■ **RECORDED INFORMATION**
┄┄┄┄┄┄┄┄┄┄┄┄┄┄┄┄┄┄┄┄

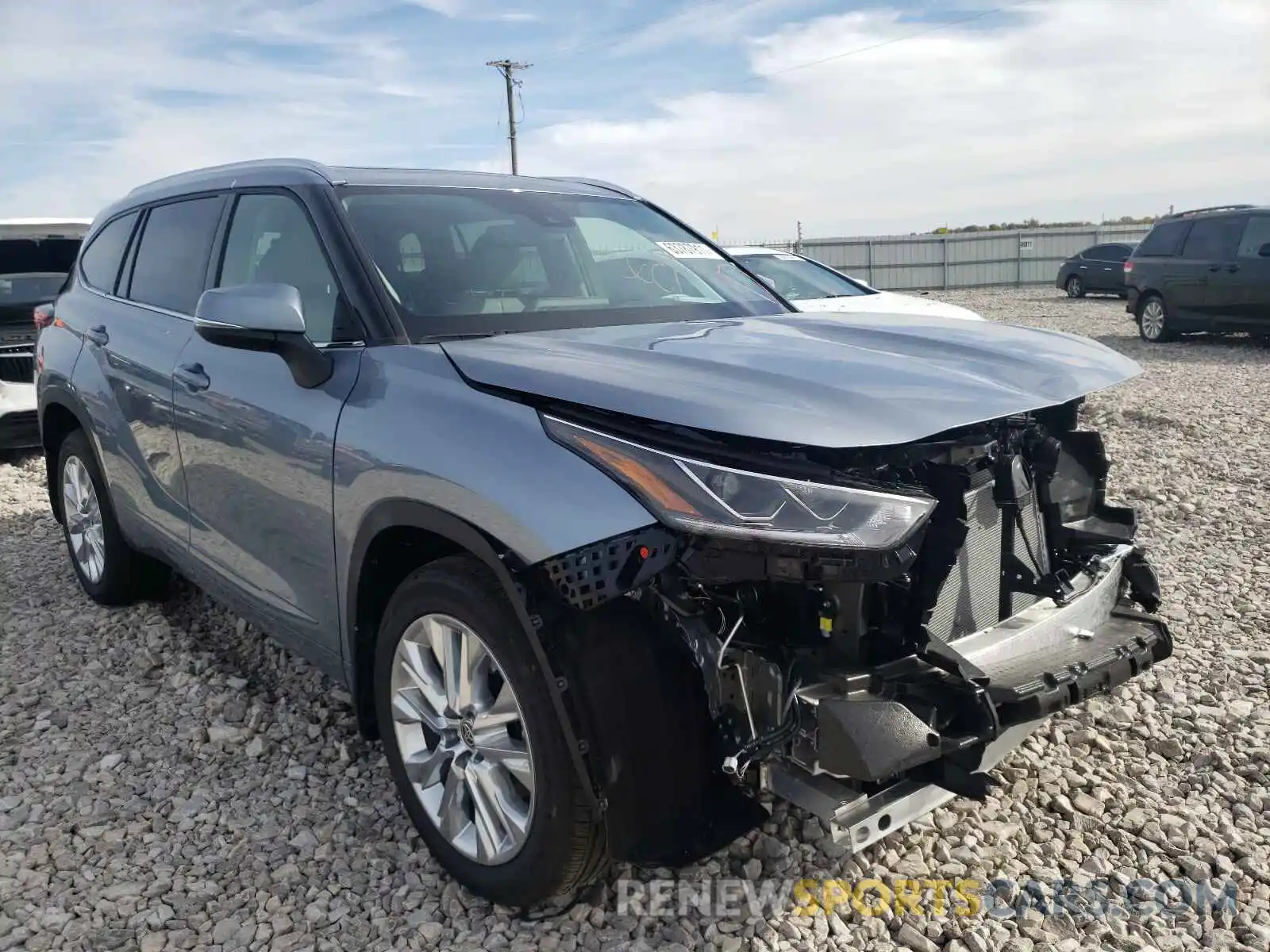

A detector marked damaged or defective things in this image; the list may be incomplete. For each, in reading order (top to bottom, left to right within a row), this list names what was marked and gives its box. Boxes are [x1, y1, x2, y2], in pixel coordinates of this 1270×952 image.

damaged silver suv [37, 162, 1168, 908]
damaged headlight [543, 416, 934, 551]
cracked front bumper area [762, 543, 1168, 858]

┄┄┄┄┄┄┄┄┄┄┄┄┄┄┄┄┄┄┄┄

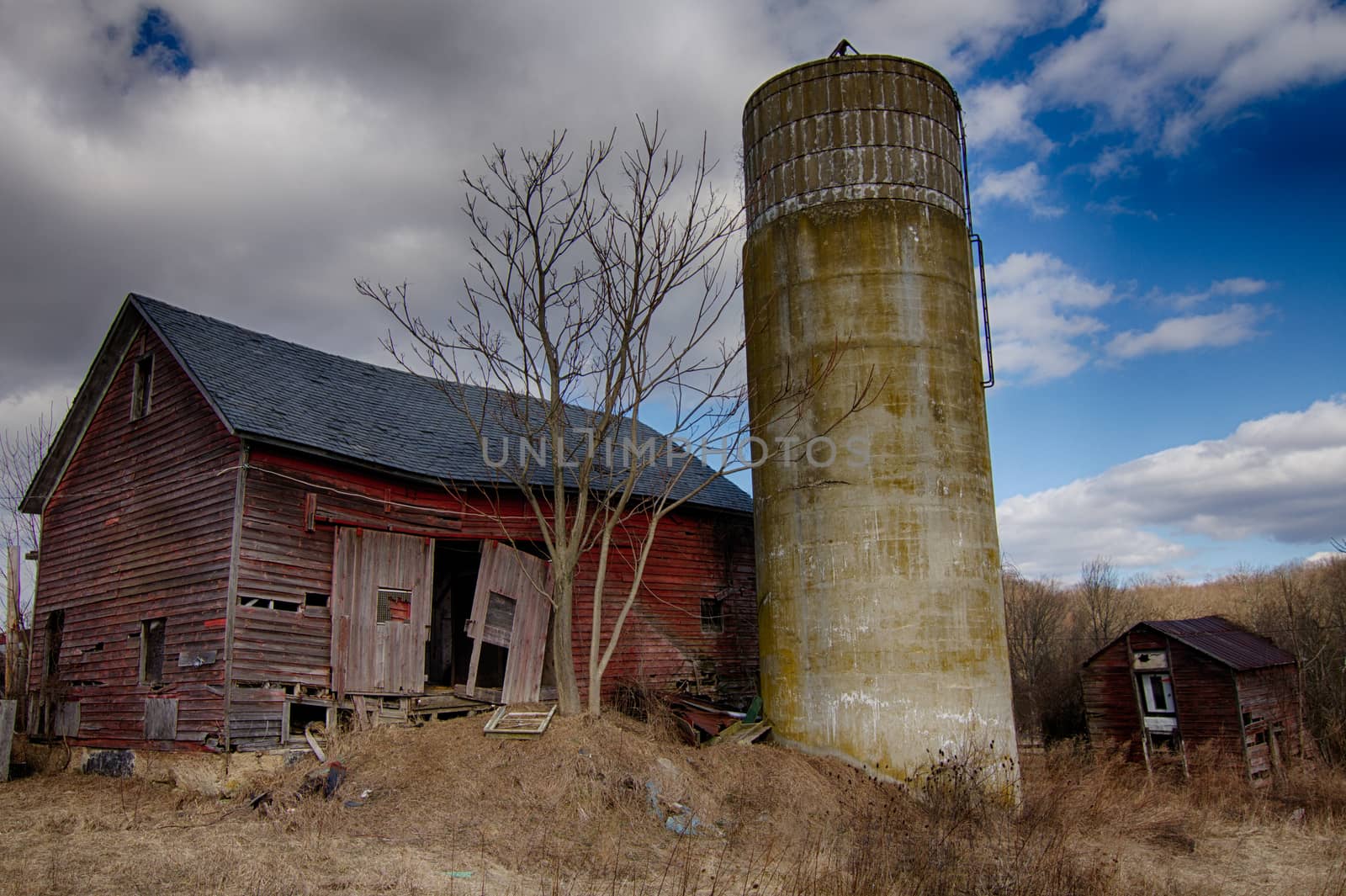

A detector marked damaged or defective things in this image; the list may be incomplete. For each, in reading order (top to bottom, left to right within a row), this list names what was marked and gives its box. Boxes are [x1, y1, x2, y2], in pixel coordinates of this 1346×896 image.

┄┄┄┄┄┄┄┄┄┄┄┄┄┄┄┄┄┄┄┄

■ **WHAT YOU NEED TO DO**
Filter the data above, keeping every line that contains the string "within". Matching is case-sensitive.

■ **SOLUTION TO THIS TASK**
A detector marked damaged or defective things in this image; the list may be incomplete. For each, in reading order (top to bottom, left to right within a row), this list names what was marked and gives its box. Boxes are [x1, y1, x2, y2], in pixel coordinates of this 1270×952 image.
A detector marked damaged or defective things in this image; the list may be incomplete. For each, in reading order (top to bottom, left to right within a row), this list names what was marked and gives its box. Boxes are [x1, y1, x2, y2], in pixel coordinates of this 1346×896 image.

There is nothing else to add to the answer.